1.7.4 Inaccurate responses.

Many respondents might not have given an honest response because of their lack of knowledge
about green accounting. Professionals with a background in sustainable development or green
accounting are not the exclusive audience for this study. Because these skilled individuals are
few in number and difficult to reach. To mitigate this issue, the researcher will acquire high-
quality data by using the responses of other stakeholders like environmentalists and economists
as a stand-in for the views of the larger sample.
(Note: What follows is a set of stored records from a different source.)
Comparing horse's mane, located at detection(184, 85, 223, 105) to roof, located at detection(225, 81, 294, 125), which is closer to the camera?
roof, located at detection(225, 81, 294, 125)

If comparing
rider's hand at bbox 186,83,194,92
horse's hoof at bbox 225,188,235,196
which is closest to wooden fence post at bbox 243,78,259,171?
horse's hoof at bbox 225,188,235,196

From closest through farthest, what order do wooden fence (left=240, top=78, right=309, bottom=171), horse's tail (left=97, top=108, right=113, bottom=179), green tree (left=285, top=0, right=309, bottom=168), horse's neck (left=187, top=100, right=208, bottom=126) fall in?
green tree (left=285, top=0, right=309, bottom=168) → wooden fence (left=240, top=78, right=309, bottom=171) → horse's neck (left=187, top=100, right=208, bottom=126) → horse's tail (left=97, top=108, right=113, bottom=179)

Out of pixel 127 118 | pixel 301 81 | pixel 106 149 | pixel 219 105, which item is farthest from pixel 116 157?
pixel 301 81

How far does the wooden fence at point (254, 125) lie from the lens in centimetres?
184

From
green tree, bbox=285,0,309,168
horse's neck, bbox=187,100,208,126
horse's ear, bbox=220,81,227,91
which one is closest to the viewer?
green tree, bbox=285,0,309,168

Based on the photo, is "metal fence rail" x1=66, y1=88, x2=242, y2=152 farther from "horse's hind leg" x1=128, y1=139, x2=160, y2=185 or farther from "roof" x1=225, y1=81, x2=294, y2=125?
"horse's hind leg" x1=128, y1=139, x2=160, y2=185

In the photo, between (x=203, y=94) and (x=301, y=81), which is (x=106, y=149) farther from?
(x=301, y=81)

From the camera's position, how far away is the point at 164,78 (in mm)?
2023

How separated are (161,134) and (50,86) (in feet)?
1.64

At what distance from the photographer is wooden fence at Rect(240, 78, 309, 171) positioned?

1.8 Assumptions of the study

The investigation will be conducted with adequate financial and material resources
available to the researcher. This will lessen the need to put undue pressure on the results
and conclusions of the research and help meet deadlines for submitting the draft and final
project.
The responders will provide honest and transparent answers to the questionnaire. This
helps to improve the validity, relevance, and reliability of the study findings.

Respondents value integrated reporting and are informed about it. This will help in
choosing the right sample and sampling strategy to use in the study to meet the desired
goals.

The sample's inclusion criterion is suitable, guaranteeing that all of the respondents have
encountered the same or a related occurrence under investigation. This contributes to
confirming that the sample's opinions accurately reflect those of the entire target
population.

1.9 Definition of terms

1.9.1 Green Accounting

A subfield of accounting known as "green accounting" aims to account for environmental costs
when determining an organization's operational earnings. In terms of sustainable development, it
takes into consideration not only the value of natural resources but also the cost of pollution and
the loss of natural features. It also places more emphasis on the quality of economic growth
(Hossain, 2021).

1.9.2 Sustainable development

Sustainable development refers to the revenue growth that a company can achieve within its
financial and operational constraints (Patel et al., 2020). Enhancing one or more of the three
primary strategy areas of market development, long-term stakeholder support, and financial
performance contributions should be the focus of sustainable development.

1.10 Chapter Summary

This chapter defined sustainable development, and discussed how green accounting has evolved
historically, why it is important, and why sustainable development must flourish in emerging and
developing nations alike, including Zimbabwe. It continued by stating that the study's
importance lay in spreading knowledge of green accounting and motivating stakeholders and
policymakers to adhere to the green accounting framework. The study's boundaries about the
population of interest, the time frame, and theoretical and conceptual boundaries were also
covered in this chapter. The study's shortcomings were identified as finances, time, and bias.